- Items:
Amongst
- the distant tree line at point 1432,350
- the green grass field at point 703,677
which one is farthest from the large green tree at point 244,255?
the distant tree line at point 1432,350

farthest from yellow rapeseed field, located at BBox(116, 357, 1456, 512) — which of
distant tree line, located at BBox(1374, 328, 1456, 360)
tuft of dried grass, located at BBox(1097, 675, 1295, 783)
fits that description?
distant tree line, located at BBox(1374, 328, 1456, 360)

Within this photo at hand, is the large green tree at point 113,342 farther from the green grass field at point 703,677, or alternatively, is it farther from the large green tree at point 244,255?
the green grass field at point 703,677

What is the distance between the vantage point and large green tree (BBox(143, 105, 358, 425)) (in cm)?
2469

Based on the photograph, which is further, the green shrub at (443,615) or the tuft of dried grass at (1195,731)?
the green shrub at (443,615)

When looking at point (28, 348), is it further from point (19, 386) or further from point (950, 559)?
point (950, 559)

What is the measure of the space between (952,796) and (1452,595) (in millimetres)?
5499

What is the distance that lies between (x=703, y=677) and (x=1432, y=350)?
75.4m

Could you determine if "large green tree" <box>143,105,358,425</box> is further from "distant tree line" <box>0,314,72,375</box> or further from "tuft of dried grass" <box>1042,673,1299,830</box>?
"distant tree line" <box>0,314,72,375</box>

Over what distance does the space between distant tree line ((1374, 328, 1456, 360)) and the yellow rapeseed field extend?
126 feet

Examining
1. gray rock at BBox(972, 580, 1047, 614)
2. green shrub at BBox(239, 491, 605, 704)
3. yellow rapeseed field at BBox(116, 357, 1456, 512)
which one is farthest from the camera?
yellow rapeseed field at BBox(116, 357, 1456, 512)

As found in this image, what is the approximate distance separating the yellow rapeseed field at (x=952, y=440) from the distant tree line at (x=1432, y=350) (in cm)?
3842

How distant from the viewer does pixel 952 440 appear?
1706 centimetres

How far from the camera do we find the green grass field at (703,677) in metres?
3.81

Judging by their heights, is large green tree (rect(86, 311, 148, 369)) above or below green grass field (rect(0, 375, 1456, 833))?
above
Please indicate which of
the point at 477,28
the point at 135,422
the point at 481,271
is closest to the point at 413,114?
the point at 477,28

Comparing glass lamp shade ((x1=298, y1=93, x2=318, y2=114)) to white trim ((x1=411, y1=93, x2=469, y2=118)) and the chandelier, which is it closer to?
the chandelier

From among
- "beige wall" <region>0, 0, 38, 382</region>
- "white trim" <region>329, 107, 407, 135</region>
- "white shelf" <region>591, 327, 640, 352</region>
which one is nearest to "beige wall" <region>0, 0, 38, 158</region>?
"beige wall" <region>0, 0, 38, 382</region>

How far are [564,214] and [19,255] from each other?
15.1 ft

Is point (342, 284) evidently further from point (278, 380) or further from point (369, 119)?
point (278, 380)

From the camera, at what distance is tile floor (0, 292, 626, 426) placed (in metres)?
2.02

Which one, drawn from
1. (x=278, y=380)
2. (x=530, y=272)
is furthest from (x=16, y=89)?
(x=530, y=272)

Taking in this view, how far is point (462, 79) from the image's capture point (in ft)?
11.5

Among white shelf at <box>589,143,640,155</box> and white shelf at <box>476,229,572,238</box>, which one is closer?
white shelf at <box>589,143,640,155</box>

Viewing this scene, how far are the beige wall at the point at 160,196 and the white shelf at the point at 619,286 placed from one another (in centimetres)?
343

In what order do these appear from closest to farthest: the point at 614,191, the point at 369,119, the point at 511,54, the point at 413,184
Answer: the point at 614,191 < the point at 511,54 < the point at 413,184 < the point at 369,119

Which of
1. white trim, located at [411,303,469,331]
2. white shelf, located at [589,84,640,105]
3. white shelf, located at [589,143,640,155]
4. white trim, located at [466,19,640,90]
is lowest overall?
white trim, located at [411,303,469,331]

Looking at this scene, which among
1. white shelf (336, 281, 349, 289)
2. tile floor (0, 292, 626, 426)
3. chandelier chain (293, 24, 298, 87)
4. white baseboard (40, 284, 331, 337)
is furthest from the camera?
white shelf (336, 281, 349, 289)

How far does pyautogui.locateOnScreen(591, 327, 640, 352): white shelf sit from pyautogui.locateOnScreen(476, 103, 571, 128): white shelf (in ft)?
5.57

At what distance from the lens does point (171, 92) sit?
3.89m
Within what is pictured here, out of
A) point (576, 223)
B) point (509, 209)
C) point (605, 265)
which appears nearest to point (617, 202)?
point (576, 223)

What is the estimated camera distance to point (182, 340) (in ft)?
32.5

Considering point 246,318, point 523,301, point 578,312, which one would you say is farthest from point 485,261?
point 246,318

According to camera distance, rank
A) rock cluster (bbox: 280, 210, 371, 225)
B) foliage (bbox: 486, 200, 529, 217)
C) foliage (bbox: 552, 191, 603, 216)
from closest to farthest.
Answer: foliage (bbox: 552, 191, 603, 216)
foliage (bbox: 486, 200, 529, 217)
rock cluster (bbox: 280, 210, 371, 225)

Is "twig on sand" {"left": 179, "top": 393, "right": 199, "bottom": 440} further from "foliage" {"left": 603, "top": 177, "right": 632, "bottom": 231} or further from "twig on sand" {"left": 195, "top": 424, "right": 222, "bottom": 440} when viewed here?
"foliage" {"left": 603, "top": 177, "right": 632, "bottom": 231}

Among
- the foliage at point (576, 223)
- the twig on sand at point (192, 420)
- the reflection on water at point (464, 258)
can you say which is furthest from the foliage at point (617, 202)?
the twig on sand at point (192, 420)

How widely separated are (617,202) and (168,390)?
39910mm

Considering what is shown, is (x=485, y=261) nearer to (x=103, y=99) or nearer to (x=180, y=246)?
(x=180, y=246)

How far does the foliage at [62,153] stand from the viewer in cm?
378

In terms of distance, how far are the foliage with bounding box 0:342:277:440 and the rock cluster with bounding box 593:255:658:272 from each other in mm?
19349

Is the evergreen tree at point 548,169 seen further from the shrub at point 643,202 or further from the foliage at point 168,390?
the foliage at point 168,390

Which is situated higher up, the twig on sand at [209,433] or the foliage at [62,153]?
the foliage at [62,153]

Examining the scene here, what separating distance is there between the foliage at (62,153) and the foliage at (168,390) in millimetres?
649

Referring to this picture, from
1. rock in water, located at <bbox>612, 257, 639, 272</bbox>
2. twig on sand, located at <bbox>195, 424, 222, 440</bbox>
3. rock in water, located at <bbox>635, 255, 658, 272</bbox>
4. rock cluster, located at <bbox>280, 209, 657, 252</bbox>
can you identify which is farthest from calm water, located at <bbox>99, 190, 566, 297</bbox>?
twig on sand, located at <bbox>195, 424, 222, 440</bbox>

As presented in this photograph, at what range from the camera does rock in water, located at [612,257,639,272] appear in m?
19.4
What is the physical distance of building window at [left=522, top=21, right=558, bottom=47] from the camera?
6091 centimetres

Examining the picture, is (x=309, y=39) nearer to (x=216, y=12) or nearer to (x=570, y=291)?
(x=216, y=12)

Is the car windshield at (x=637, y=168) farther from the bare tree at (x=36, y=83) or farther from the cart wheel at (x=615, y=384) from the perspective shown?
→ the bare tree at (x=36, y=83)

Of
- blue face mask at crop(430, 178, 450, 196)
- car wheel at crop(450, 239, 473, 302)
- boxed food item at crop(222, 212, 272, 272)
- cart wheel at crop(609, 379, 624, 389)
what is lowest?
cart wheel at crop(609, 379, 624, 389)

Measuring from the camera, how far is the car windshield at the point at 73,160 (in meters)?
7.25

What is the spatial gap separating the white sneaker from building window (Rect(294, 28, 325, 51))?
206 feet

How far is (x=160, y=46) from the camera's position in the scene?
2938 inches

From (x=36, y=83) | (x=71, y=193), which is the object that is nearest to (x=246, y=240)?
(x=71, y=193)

- Aim of the task: Which lines in the records above contain the word "furthest", with case counting? Display each of those lines in full.

- Full response:
is furthest from (x=16, y=89)?
is furthest from the camera?
can you say which is furthest from the foliage at point (617, 202)?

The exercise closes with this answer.